Friday, August 21, 2009

It's a risk to say it, but it looks like the worst is over for real estate market

I've mentioned before that my great-grandfather was a survivor of the Galveston hurricane of 1900.After hours and hours of lashing wind and rain, he no doubt wondered whether the storm would ever end. More than 6,000 people were left dead in its wake.

Even when the worst was over, Grandpa was so rattled that he packed up and left for good. He wasn't convinced it was safe to stay on the storm-prone island.
We've had our own storm of sorts in the Dallas-Fort Worth housing market. For the last couple of years, home sales and prices have been falling here.

Now, finally, there are signs that the tempest is ending.But is it really over, or are we just in the eye of the storm?

Calling the bottom of any market is a dangerous prognostication. What you think is the deepest part of the pond might turn out to be just a ledge.It's safe to assume that you won't know the worst in any economy is over until about six months after the fact.

All that being said, I'll go out on a limb and say that the North Texas home market has bottomed out.After some significant declines in sales and prices early this year, the numbers are showing a definite leveling. This week, North Texas pre-owned home sales data showed that July had the lowest percentage decline in almost two years. And median prices last month were up 3 percent from a year ago, according to statistics prepared by Texas A&M University's Real Estate Center.

The National Association of Realtors reports that median home sales prices for the entire second quarter were basically flat in D-FW when compared with prices a year ago. That follows five consecutive quarters of falling prices in the Realtors' benchmark report.

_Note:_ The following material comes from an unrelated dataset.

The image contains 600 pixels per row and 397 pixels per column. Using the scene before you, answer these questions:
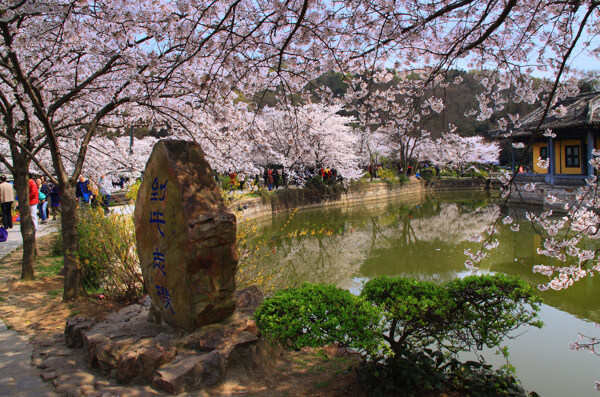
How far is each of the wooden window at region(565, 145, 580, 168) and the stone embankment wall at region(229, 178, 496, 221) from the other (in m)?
10.5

Yet another home price measure, by Standard & Poor's Case-Shiller, recently found that the Dallas region was one of only two metropolitan areas in the country with three consecutive months of home price increases.

So what does it all mean?

Well, if you've been waiting to unload your house and make a killing with the price, you'd best go on waiting.Just because the home market here is pulling up from its dive doesn't mean things will go zoom zoom again.

Most economists foresee a long, drawn-out housing recovery that will depend on a rebound in the employment market. Good luck with that.And the thousands of home foreclosures – which are expected to continue – will still put downward pressure on North Texas residential values.Still, the fact that the home market appears to be stabilizing is positive news for our local economy.

Home inventories – new and pre-owned – are now at the lowest levels in several years. Tight lending restraints will make it hard for builders to put up a bunch of spec houses.The only real wild card left is the foreclosure situation.Home sellers who decide to brave the market with a "for sale" sign will find buyers are still looking for deals.

A lasting benefit of the housing downturn will be a more restrained view of the often-hyped residential market by consumers.That's the real rainbow that will follow this storm.